Client side hit detection (with server side validity confirmation) is the standard for competitive games these days. It just feels the best.
You're also fundamentally misunderstanding the design.
> 1. Client input is either dropped or the input is applied but in an unexpected position (because when the user input occurred the client visible state was wrong)
The system is built around rewarding the player for making good inputs and tracking the state in which they made those inputs. It's not as far as "all perspectives are valid" but it's close.
- Player A moves in to make a hit. The character starts the hit react.
- <lag>
- Player B see's the telegraph and makes a valid block.
- <lag>
- Player A receives the rollback and the character moves into the block animation instead of the hit react. Ideally this is unnoticeable.
Cheating is handled by console DRM and root kits. Similar for Overwatch, similar for Valorant. Such is the state of the art.
Due to lag, player A receives B movement at time 3
So player A fired at a still target, and hit. Player B moved, and dodged. Rollback would apply to player A.
Does the hit register or no?
If player A receives the rollback, and now witnesses B dodge, but the hit registers anyways, then I don’t see how there can be a server validity check — from the perspective of the server, the state of the game in which A landed the hit never existed
My understanding of AAA fps games is they show the hit animation as a prediction, but it’s still up to the server whether the hit registers. Eg, if I lag in overwatch and everyone stands still, nothing I shoot lands (except by accident). When my inputs finally reach the server, reconciled and replayed on my machine, it turns out I was shooting at a wall.
The current trend is to count the hit. Its very frustrating for the shooter to make a valid hit under the crosshair and miss. Whereas the player that moved has no real obvious way to tell exactly where the player aimed. If this was a defensive move like a shield, then its up to the game mechanics to decide that sort of thing.
> If player A receives the rollback, and now witnesses B dodge
Why would they witness the dodge? They would likely see the VFX of the hit and then the target move slightly faster than they should for a frame.
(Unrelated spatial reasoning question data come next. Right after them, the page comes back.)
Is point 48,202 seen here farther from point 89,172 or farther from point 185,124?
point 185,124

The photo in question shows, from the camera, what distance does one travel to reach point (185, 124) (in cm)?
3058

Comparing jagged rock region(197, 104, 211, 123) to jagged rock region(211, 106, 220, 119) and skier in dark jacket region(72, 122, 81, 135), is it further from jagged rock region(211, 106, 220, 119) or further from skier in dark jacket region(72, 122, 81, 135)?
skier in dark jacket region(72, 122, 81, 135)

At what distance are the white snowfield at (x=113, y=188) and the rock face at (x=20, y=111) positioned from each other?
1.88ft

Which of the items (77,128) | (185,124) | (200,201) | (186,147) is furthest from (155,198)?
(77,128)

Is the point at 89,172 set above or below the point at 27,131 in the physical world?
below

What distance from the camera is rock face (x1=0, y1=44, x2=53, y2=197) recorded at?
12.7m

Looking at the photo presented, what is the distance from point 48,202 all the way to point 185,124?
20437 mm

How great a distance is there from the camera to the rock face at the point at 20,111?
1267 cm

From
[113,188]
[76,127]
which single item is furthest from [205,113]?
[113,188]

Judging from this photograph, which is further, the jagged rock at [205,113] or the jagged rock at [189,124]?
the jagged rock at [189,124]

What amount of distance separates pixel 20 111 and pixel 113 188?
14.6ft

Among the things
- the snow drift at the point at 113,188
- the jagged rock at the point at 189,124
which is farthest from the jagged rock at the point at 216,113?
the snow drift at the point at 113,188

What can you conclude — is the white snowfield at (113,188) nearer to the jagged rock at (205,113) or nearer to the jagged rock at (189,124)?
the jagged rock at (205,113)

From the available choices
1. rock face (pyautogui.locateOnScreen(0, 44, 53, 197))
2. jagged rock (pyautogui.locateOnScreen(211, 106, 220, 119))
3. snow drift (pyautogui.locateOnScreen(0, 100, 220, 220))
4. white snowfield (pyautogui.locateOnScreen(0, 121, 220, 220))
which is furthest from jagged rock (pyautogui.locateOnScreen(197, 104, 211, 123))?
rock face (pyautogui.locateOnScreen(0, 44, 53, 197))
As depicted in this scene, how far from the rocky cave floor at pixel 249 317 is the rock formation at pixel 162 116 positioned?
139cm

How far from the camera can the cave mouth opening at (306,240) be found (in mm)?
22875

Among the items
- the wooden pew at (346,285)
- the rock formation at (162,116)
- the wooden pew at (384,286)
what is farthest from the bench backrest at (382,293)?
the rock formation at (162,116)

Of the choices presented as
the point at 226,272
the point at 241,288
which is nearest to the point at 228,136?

> from the perspective of the server, the state of the game in which A landed the hit never existed
You can validate that player positions and visibility raycasts and such that you're verifying plausibility. You say "the state never happened on the server" but what does that even mean? You're not replicating look rotation with enough fidelity to know that and its not the job of the server to simulate "what actually happened." The point is to make a fun game so its fine to reward the player.
> You say "the state never happened on the server" but what does that even mean? You're not replicating look rotation with enough fidelity to know that and its not the job of the server to simulate "what actually happened."
The video in that post is what I was essentially talking about; the server tracks player A's attack-input, and player B's movements, and ignores the fact that the two don't at all line up. The final reconciliation of the event sequence is nonsensical -- player A is hitting player B in a manner which simply should not work. The violation of game rules / simulation state is occurring, it's just being accepted and ignored (and I don't know what, if any, verification the server is doing here, since actually doing the hit-registration check would reject this).